● Given instruction
Please output the data below line for line, changing nothing.

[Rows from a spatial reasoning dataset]

···

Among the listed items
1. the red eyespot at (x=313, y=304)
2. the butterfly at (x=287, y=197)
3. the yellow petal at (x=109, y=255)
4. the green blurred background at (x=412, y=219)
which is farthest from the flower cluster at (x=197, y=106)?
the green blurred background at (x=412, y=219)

···

● Exercise answer
Among the listed items
1. the red eyespot at (x=313, y=304)
2. the butterfly at (x=287, y=197)
3. the yellow petal at (x=109, y=255)
4. the green blurred background at (x=412, y=219)
which is farthest from the flower cluster at (x=197, y=106)?
the green blurred background at (x=412, y=219)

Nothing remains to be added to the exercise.